Part of the reason I say "baby" instead of using his name is that his name, Louis, is one that drives me nuts because you can pronounce it different ways. I think this actually hindered my sympathy in the book, because whenever I hit the name "Louis," my internal-reading-voice, unable to pronounce it, just went, "you know, the baby."
(Nor is this the only disconnect the names in this book caused me. Jessica's husband is supposed to be a major, major hottie. I'm sorry, but the name "Mickey"? In my head, it's got another name attached to it. "Mouse." And I'm just not feelin' the sex appeal.)
Another reason, I think, that I have trouble with the tight focus on the missing-baby issue (and if you can't get behind that, then the book's basically lost you), is the fact that Louis really isn't a character. Mickey speaks and acts, and Jessica has extensive flackbacks about him. Ditto Robbie, Jessica's brother. Louis is just sort of a . . . thing. A precious thing, sure, I'll give you that, even though I'm not a big fan of babies. (It could be that the author is, in part, counting on readers automatically going BABY = MOST IMPORTANT THING EVER, possibly due to her own attitudes? Obviously, I don't know.) But he's not a character - he's a baby. And he's a baby who's absent for almost the entire book. No amount of Jessica's loving remembrance of his peach fuzzy head is going to make me care more about him than I do about, say, the husband who Jessica barely visits in the hospital, even though he feels terrible and is also quite worried about his son.
Plus, the search isn't as tense as it could be. A video is sent early on to indicate that Louis is being well taken care of, and it's established that he was probably kidnapped by someone who has no intention of harming him. So there's not much of a time-sensitive element to the search, except that they need to be quick because every moment's delay increases the chances that Jessica will go postal.
The ending seems sudden and weird to me. So Mickey was in on it, kind of. But not really! But this makes him evil! But all that matters is that Louis is back!
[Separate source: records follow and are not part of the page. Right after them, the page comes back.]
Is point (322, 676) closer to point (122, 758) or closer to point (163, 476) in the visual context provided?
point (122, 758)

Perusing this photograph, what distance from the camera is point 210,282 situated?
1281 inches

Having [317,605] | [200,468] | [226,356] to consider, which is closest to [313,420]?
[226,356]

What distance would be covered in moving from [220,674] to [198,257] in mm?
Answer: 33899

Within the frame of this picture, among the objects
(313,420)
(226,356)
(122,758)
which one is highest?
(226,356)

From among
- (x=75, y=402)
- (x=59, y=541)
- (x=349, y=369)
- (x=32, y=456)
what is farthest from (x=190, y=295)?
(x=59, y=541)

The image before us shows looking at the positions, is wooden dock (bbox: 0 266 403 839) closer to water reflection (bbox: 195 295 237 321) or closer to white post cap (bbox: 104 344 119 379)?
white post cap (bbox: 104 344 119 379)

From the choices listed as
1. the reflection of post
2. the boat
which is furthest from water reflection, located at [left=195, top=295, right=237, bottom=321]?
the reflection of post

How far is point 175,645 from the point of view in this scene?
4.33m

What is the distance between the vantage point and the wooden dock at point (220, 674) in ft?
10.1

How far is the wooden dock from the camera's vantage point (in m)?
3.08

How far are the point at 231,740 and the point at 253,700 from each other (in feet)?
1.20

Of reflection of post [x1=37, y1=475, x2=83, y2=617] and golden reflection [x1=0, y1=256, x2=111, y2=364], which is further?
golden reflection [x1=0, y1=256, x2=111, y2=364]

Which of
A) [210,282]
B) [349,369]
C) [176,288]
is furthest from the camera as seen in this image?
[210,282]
So presumably Jessica will . . . leave Mickey? Maybe get up with that police officer she's been abusing for most of the book? Okie-dokie, then . . .
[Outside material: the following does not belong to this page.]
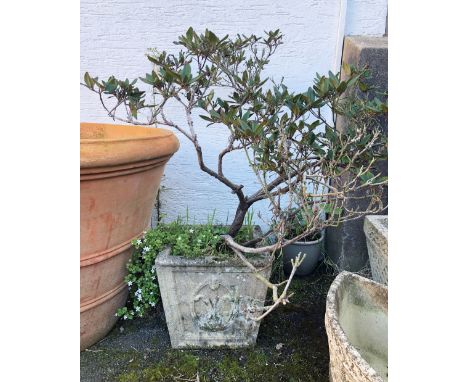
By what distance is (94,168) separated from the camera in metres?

I was genuinely sad about Robbie's death, and sympathized still less with Jessica because of how quickly her focus boomeranged from that tragedy back to the search for Louis.
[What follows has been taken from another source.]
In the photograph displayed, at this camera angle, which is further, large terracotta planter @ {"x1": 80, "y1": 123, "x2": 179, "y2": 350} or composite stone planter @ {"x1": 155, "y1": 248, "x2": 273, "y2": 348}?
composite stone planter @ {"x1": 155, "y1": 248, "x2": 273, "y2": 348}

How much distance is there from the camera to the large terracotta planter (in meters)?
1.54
Also, all of Jessica's involvement with the case was quite forced. She doesn't have any relevant skills, basically, and most of the information she knows could have been passed on to the really-quite-effective police instead of her rather-ineffectively acting on it herself. The fact that she nevertheless wedges herself firmly into every aspect of the investigation is interesting in what it says about her character - she has backstory reasons not to trust the police - but makes for some *headdesk* moments when I really wish she'd just do the smart thing.
Still, not too bad a read for the writing. I probably wouldn't read another thriller by this author, but I'd like to see her try her hand at comedy.